Panel Paper: Do Low-Income Parents Who Receive Unemployment Insurance Pay More Child Support?

Friday, November 8, 2019
Plaza Building: Concourse Level, Plaza Court 8 (Sheraton Denver Downtown)

*Names in bold indicate Presenter

Leslie Hodges, University of Wisconsin


Child support is a key income source for families that receive it (Sorensen, 2010). Yet more than half of custodial parents with orders receive less than the full amount of support due and 30 percent do not receive any support at all (Grall, 2018). The considerable labor market disadvantages faced by many parents behind in their child support payments has led to a growing interest in identifying ways that the child support system can support noncustodial parents in making formal contributions to their nonresident children.

This paper examines unemployment insurance (UI) benefits as a potential resource available to child support agencies to support noncustodial parents with employment difficulties. In theory, receipt of UI benefits may help noncustodial parents experiencing employment difficulties continue to meet their child support obligations.

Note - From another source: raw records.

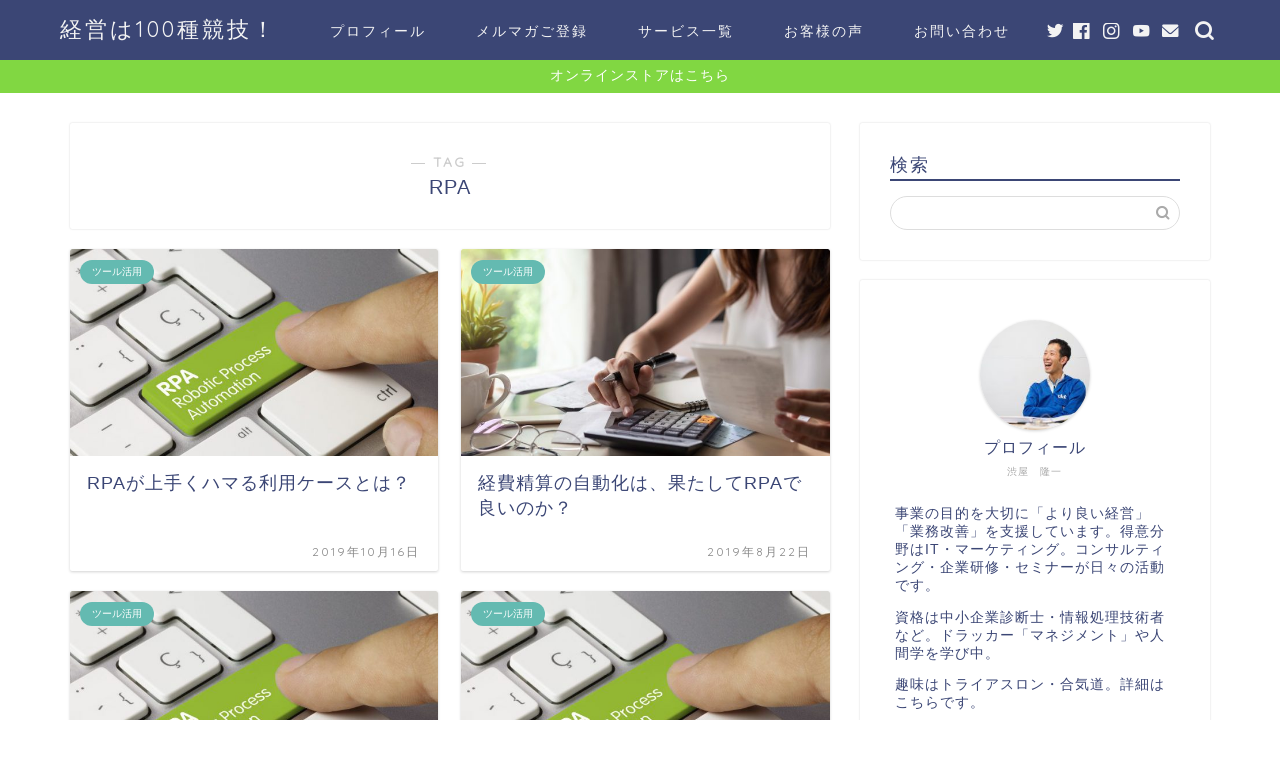

--- FILE ---
content_type: text/html; charset=utf-8
request_url: https://www.google.com/recaptcha/api2/aframe
body_size: 257
content:
<!DOCTYPE HTML><html><head><meta http-equiv="content-type" content="text/html; charset=UTF-8"></head><body><script nonce="x6cOKwjh0YV2iBrDsm_dVg">/** Anti-fraud and anti-abuse applications only. See google.com/recaptcha */ try{var clients={'sodar':'https://pagead2.googlesyndication.com/pagead/sodar?'};window.addEventListener("message",function(a){try{if(a.source===window.parent){var b=JSON.parse(a.data);var c=clients[b['id']];if(c){var d=document.createElement('img');d.src=c+b['params']+'&rc='+(localStorage.getItem("rc::a")?sessionStorage.getItem("rc::b"):"");window.document.body.appendChild(d);sessionStorage.setItem("rc::e",parseInt(sessionStorage.getItem("rc::e")||0)+1);localStorage.setItem("rc::h",'1768451848612');}}}catch(b){}});window.parent.postMessage("_grecaptcha_ready", "*");}catch(b){}</script></body></html>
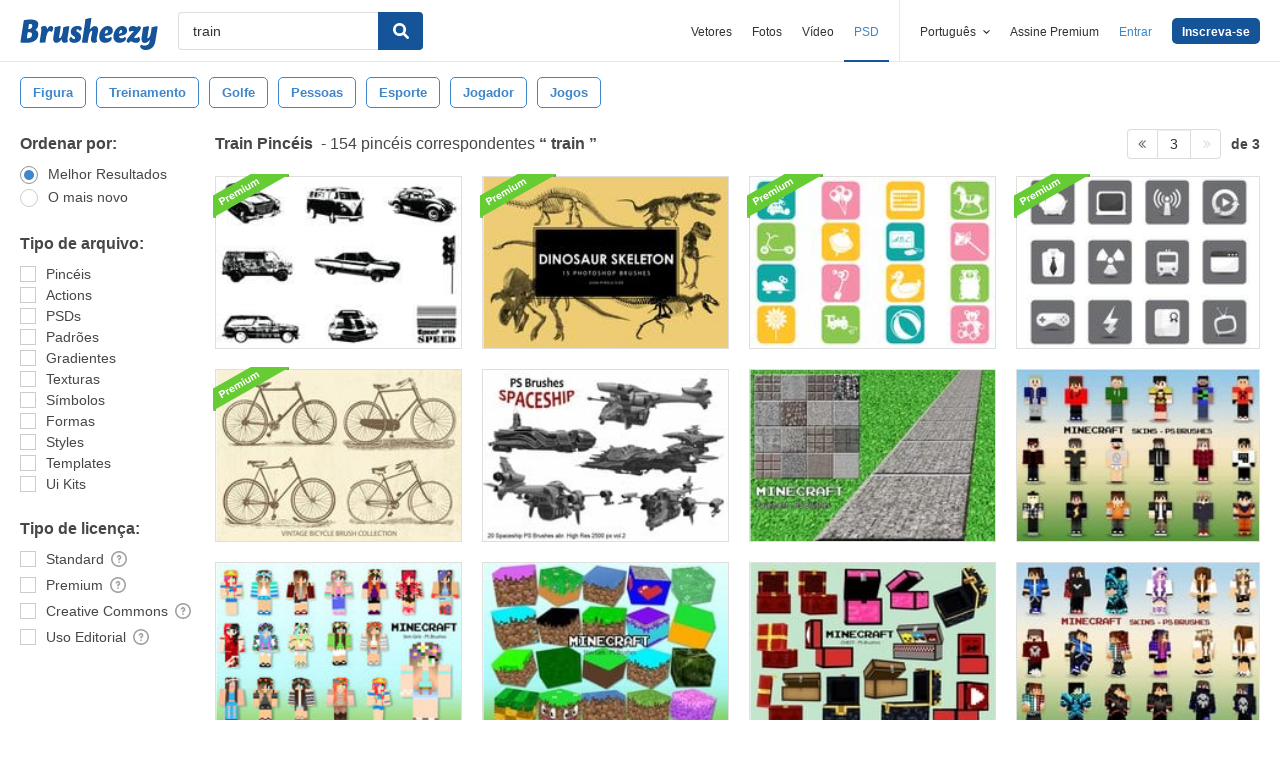

--- FILE ---
content_type: text/plain;charset=UTF-8
request_url: https://c.pub.network/v2/c
body_size: -112
content:
2a3903b6-eda0-45ee-a2b8-3edbb6436185

--- FILE ---
content_type: text/plain;charset=UTF-8
request_url: https://c.pub.network/v2/c
body_size: -262
content:
d7c8392f-86f1-4d94-968e-83ca856f42f4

Not only do UI benefits provide a source of cash income, under federal law, state child support agencies can collect up to 50 percent of unemployment insurance benefits received by noncustodial parents toward child support owed on IV-D cases. In practice, take-up of UI is quite low—particularly among low-income workers who may face barriers in accessing UI benefits related to their limited connections to the formal labor market, reasons for exiting employment, and lack of knowledge of the program—which may limit the role of the program in improving child support outcomes.

In order to learn more about the relationship between unemployment insurance and child support payments and compliance, this paper uses administrative data from noncustodial parents who participated in the Noncustodial Parent Child Support Employment Demonstration (CSPED), a federally funded eight-state intervention for noncustodial parents behind in their child support payments and experiencing employment difficulties. Drawing from the rich employment and child support data available from CSPED, I identify 5,009 parents who were behind in their child support payments, experiencing employment difficulties, and eligible for UI benefits at enrollment. I follow these fathers for up to eight calendar quarters and use fixed-effects models to examine how receipt of UI is related to changes in child support payments and compliance over time and net of the time-invariant unobserved characteristics of these parents that likely influence UI take-up and child support outcomes.

Preliminary findings suggest that UI receipt is associated with increases in child support payments and compliance. Given some evidence that the benefits of UI extend beyond workers themselves and can be a source of economic support for children living apart from the parent receiving benefits, the study highlights the importance of strengthening connections between child support and the UI program and of expanding disadvantaged workers' access to UI benefits.